Omit the pictures while printing every entry below exactly as given.

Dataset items
##############################
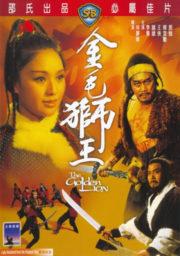 ดูหนังออนไลน์ฟรี The Golden Lion (1973) สิงโตคะนอง หนังเต็มเรื่อง หนังมาสเตอร์ ดูหนังHD ดูหนังออนไลน์ ดูหนังใหม่
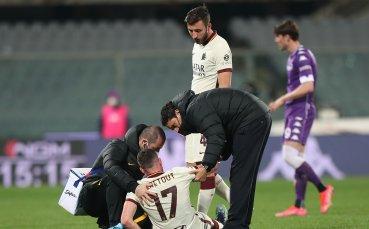 В Рома притеснени за една от звездите си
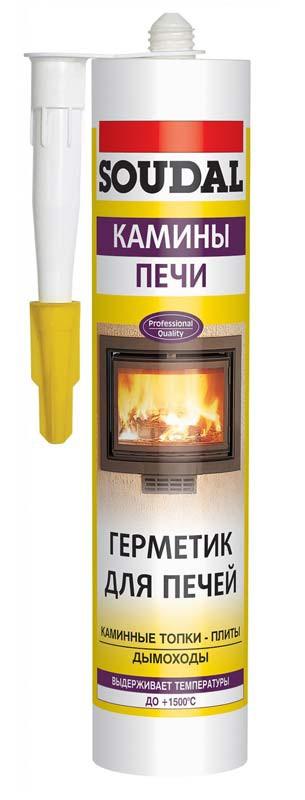 Силикатный огнеупорный герметик для печей 1500 градусов 300 мл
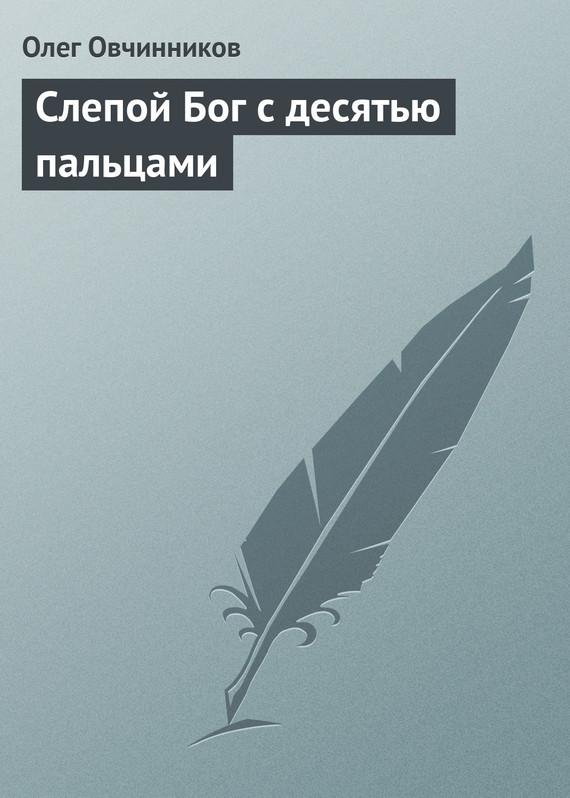 Олег Овчинников Слепой Бог с десятью пальцами что можно было купить за рубль петра1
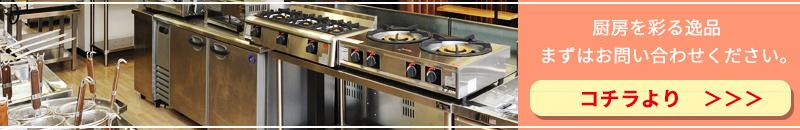 業務用厨房機器・店舗、オフィス用品高価買取、出張見積のお問い合わせ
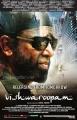 Kamal Viswaroopam Tamil Movie Release Posters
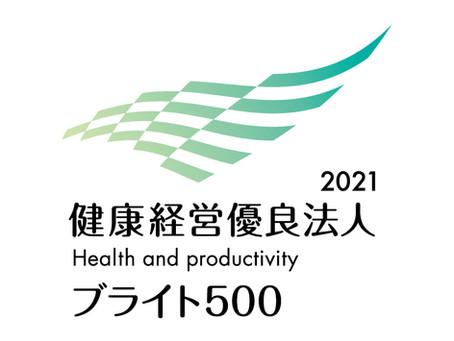 健康経営優良法人2021認定いただきました!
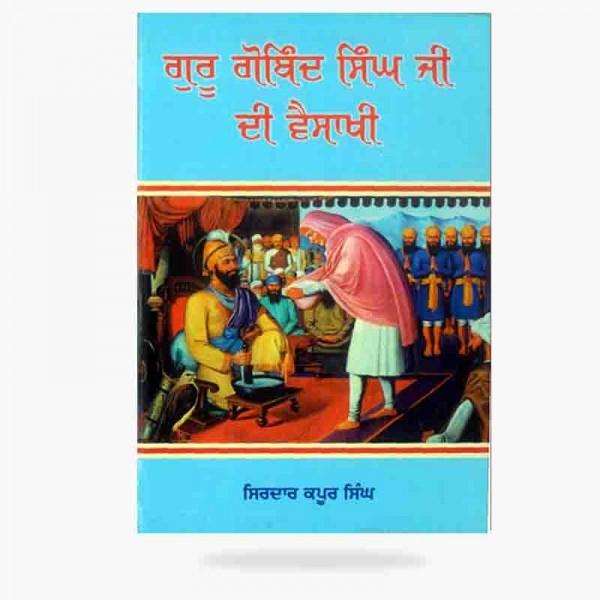 Guru Gobind Singh ji di vaisakhi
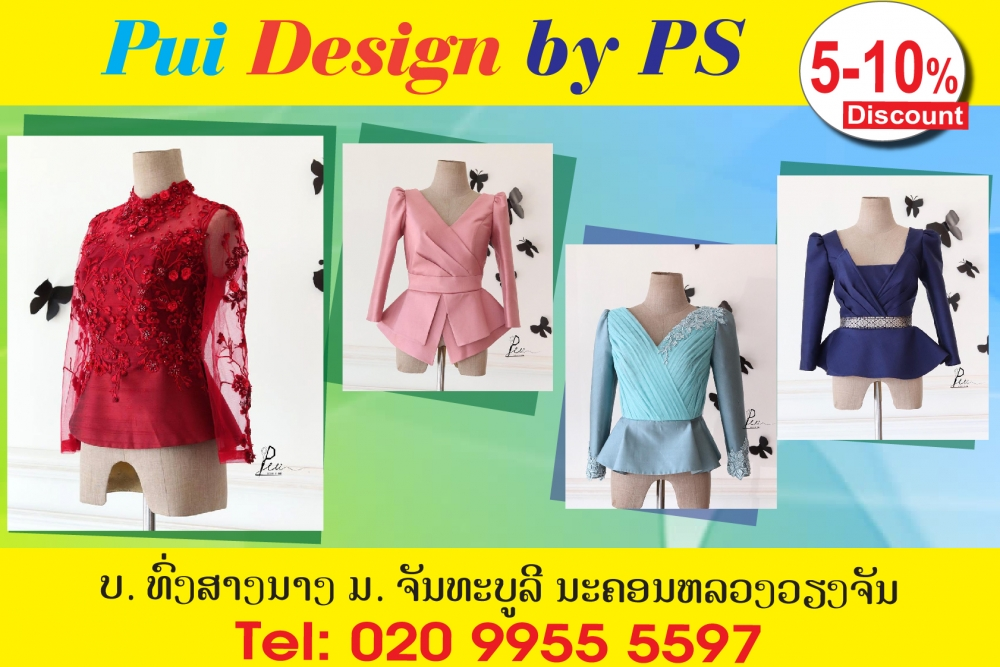 Pui Design by PS
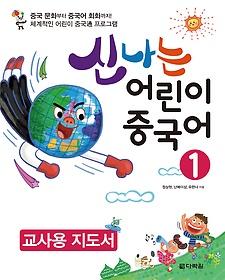 신나는 어린이 중국어 1 - 교사용 지도서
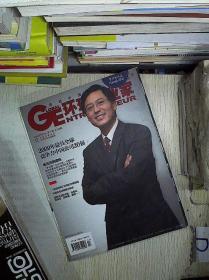 环球企业家   2009 17期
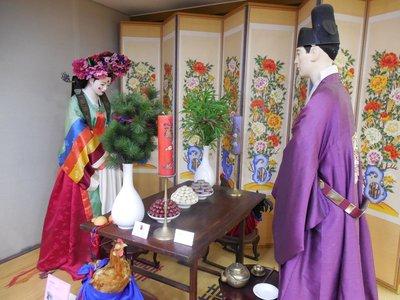 Rice Cake Museum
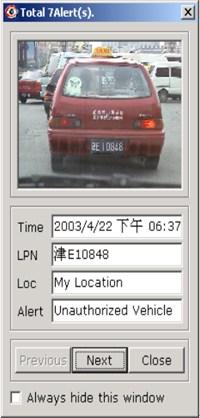 ALPR_law01.jpg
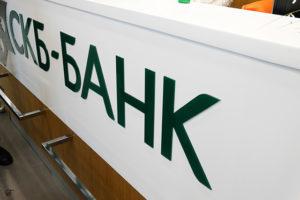 potrebitelskiy-kredit-v-skb-banke-usloviya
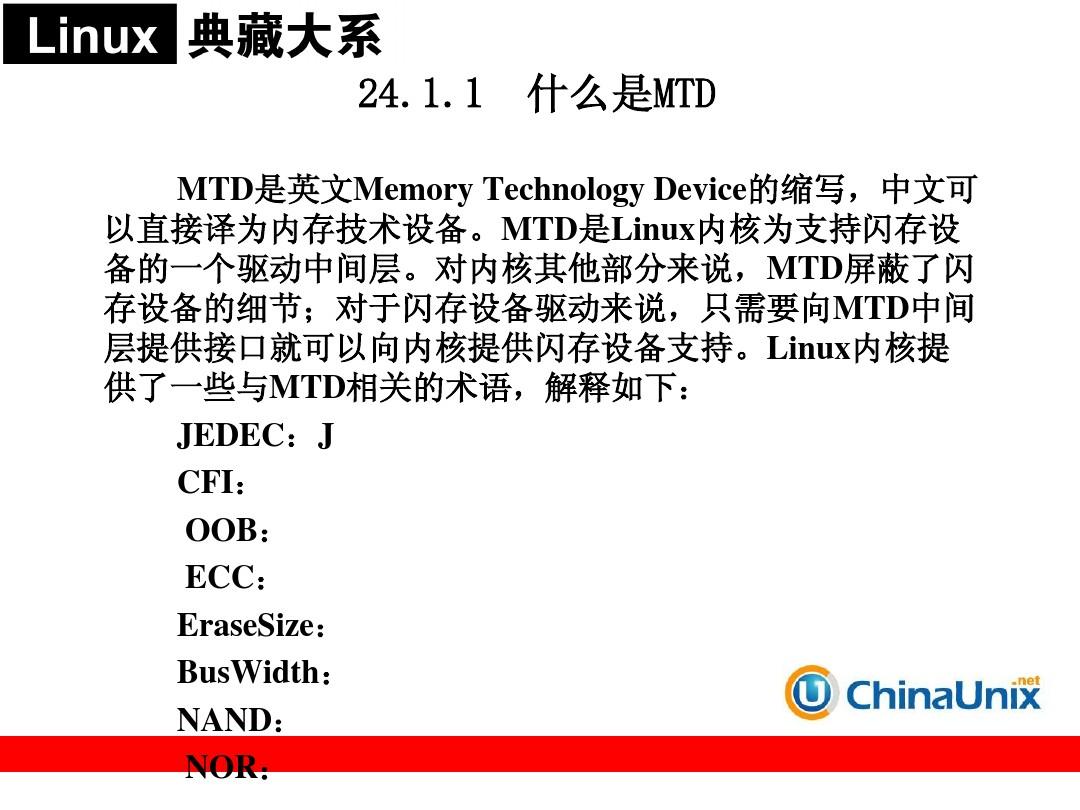 第24章Flash设备驱动_图文_百度文库
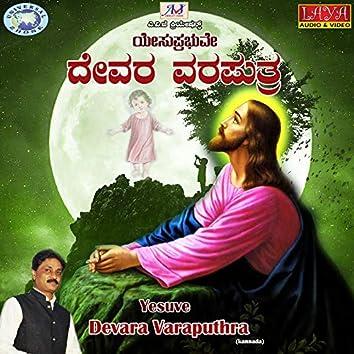 Yesuve Devara Varaputhra - Single
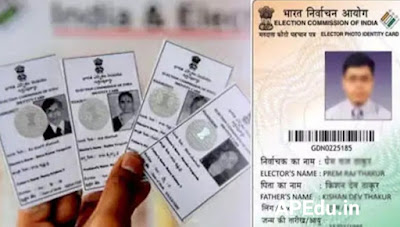 Is the name and address on your voter card incorrect? But change it easily ..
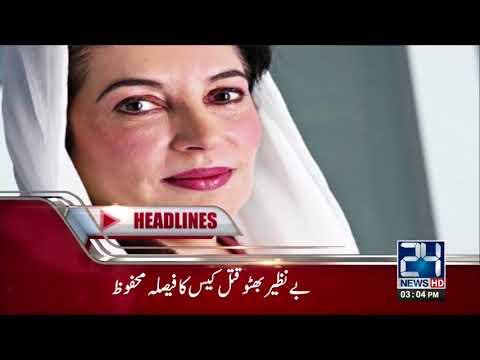 News Headlines - 3:00 PM - 30 August 2017 - 24 News HD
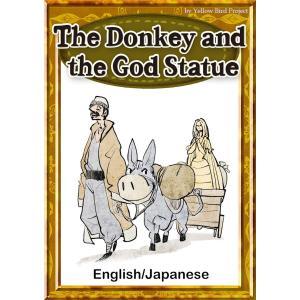 【初回50%OFFクーポン】The Donkey and the God Statue 【English/Japanese versions】 電子|ebookjapan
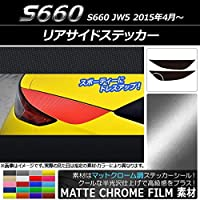 AP リアサイドステッカー マットクローム調 ホンダ S660 JW5 2015年04月~ グリーン AP-MTCR1965-GR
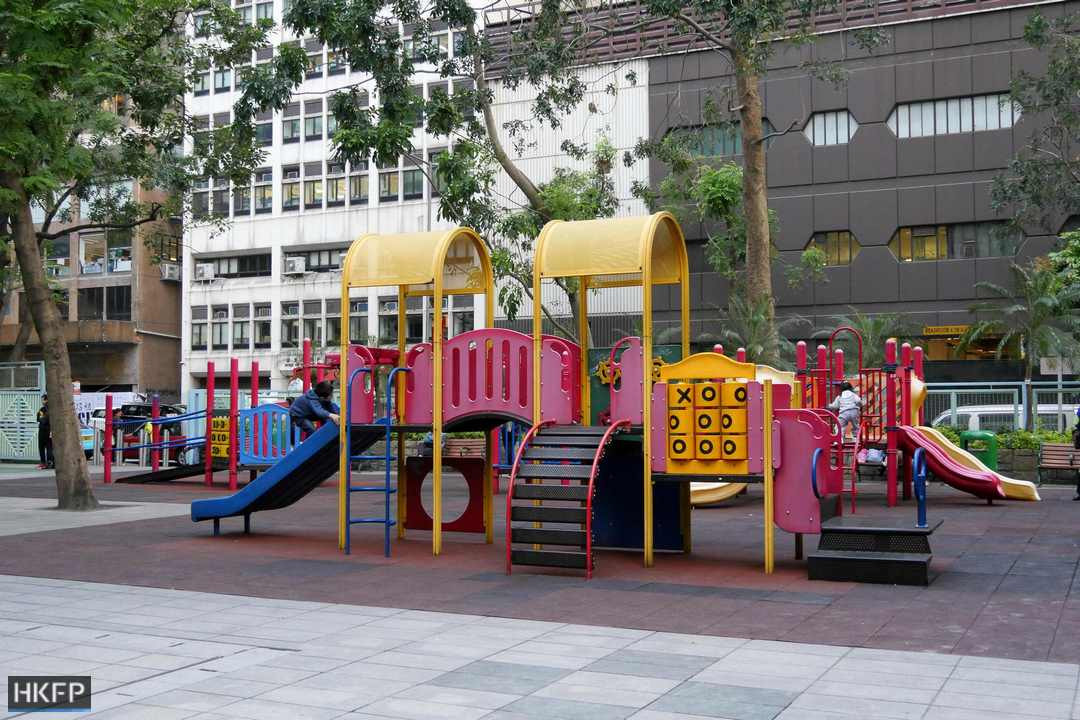 Lockhart Road Playground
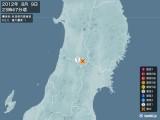 2012年08月09日23時47分頃発生した地震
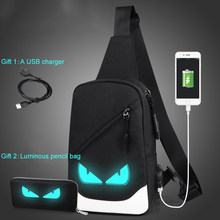 Crossbody Bag Men Simple Chest bag Canvas Luminous Casual Flaps Bags USB Charging Messenger Handle Short Travel Small Bag Modern(China)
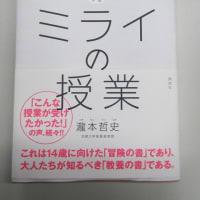 ミライの授業×滝本哲史×読書の秋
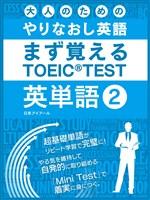 大人のためのやりなおし英語 まず覚える TOEIC TEST 英単語 vol.2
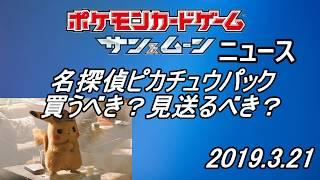 【ポケカニュース】名探偵ピカチュウパック 買うべき?見送るべき?(2019/3/21)【Pokémon Trading Card】
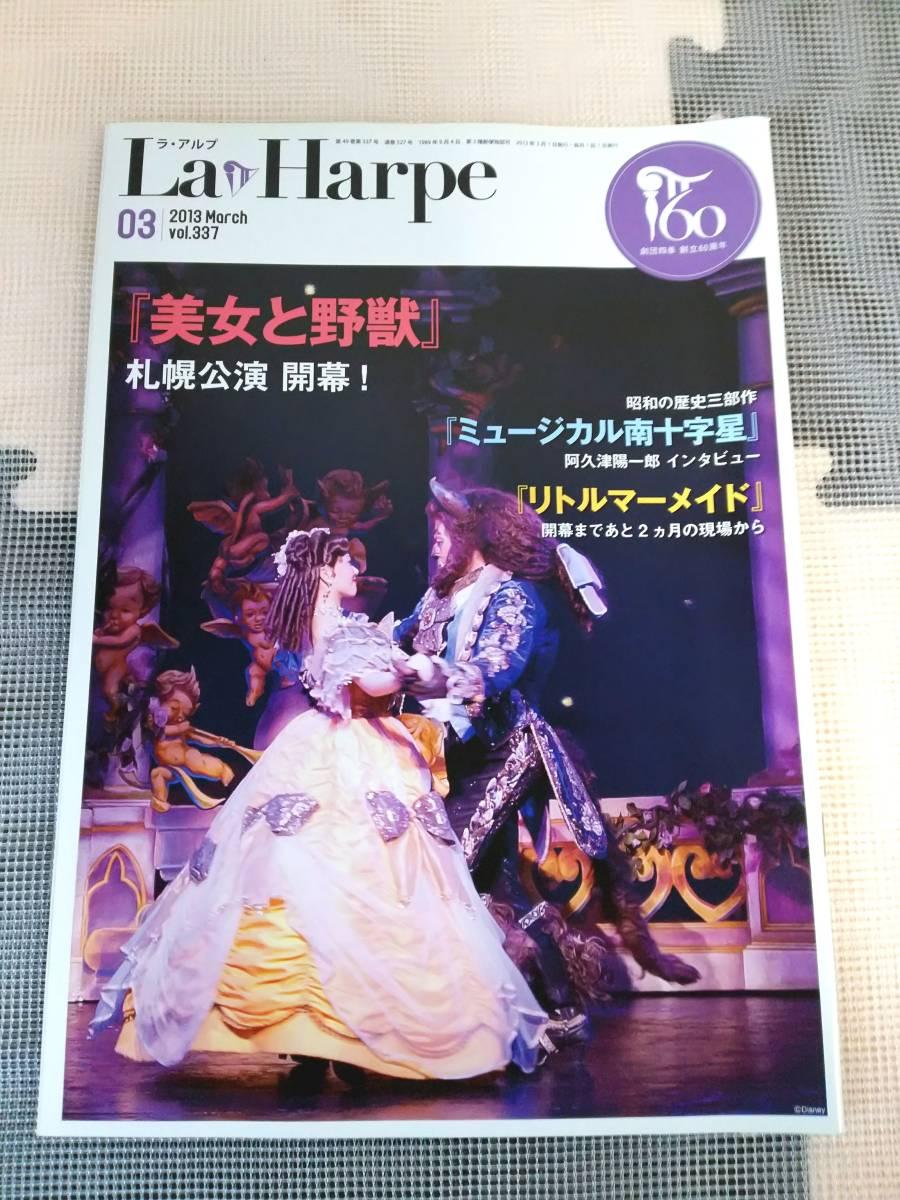 USED 劇団四季 会報誌「ラ・アルプ」 2013年3月号 美女と野獣/ミュージカル南十字星/リトルマーメイド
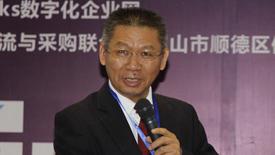 新经济环境下中国制造企业供应链管理新问题与策略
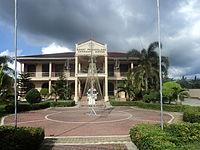 Catanauan, Quezon Town Hall.JPG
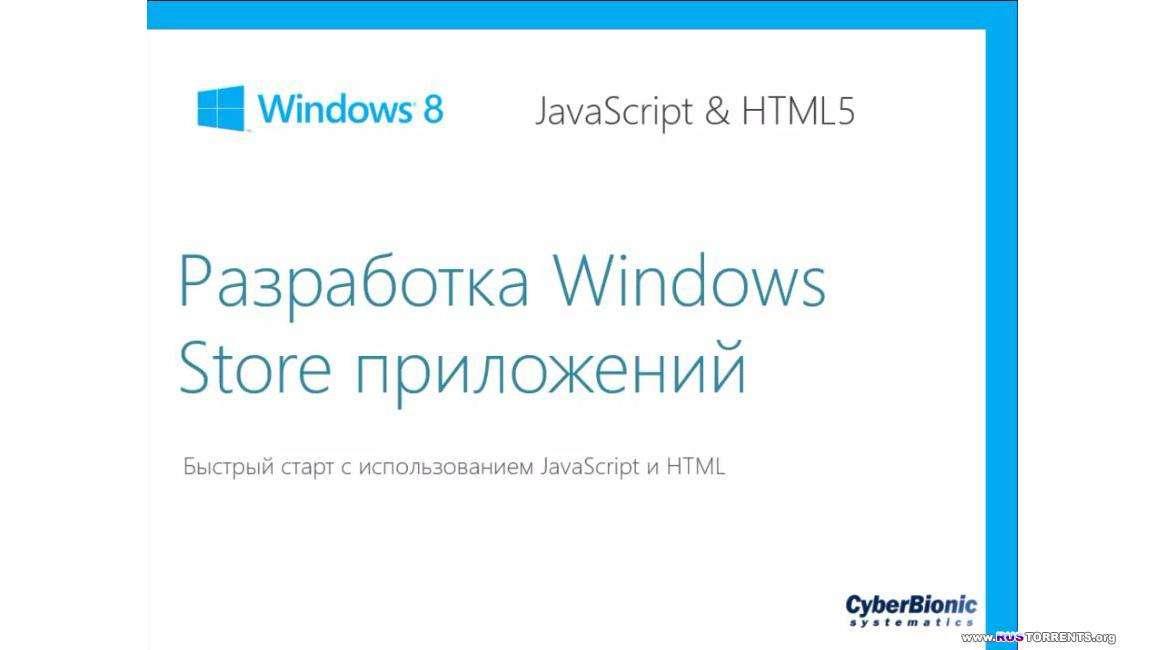 ����� ����. ���������� Windows Store ���������� � JavaScript � HTML5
##############################
* _Result_
 ดูหนังออนไลน์ฟรี The Golden Lion (1973) สิงโตคะนอง หนังเต็มเรื่อง หนังมาสเตอร์ ดูหนังHD ดูหนังออนไลน์ ดูหนังใหม่
 В Рома притеснени за една от звездите си
 Силикатный огнеупорный герметик для печей 1500 градусов 300 мл
 Олег Овчинников Слепой Бог с десятью пальцами что можно было купить за рубль петра1
 業務用厨房機器・店舗、オフィス用品高価買取、出張見積のお問い合わせ
 Kamal Viswaroopam Tamil Movie Release Posters
 健康経営優良法人2021認定いただきました!
 Guru Gobind Singh ji di vaisakhi
 Pui Design by PS
 신나는 어린이 중국어 1 - 교사용 지도서
 环球企业家   2009 17期
 Rice Cake Museum
 ALPR_law01.jpg
 potrebitelskiy-kredit-v-skb-banke-usloviya
 第24章Flash设备驱动_图文_百度文库
 Yesuve Devara Varaputhra - Single
 Is the name and address on your voter card incorrect? But change it easily ..
 News Headlines - 3:00 PM - 30 August 2017 - 24 News HD
 【初回50%OFFクーポン】The Donkey and the God Statue 【English/Japanese versions】 電子|ebookjapan
 AP リアサイドステッカー マットクローム調 ホンダ S660 JW5 2015年04月~ グリーン AP-MTCR1965-GR
 Lockhart Road Playground
 2012年08月09日23時47分頃発生した地震
 Crossbody Bag Men Simple Chest bag Canvas Luminous Casual Flaps Bags USB Charging Messenger Handle Short Travel Small Bag Modern(China)
 ミライの授業×滝本哲史×読書の秋
 大人のためのやりなおし英語 まず覚える TOEIC TEST 英単語 vol.2
 【ポケカニュース】名探偵ピカチュウパック 買うべき?見送るべき?(2019/3/21)【Pokémon Trading Card】
 USED 劇団四季 会報誌「ラ・アルプ」 2013年3月号 美女と野獣/ミュージカル南十字星/リトルマーメイド
 新经济环境下中国制造企业供应链管理新问题与策略
 Catanauan, Quezon Town Hall.JPG
 ����� ����. ���������� Windows Store ���������� � JavaScript � HTML5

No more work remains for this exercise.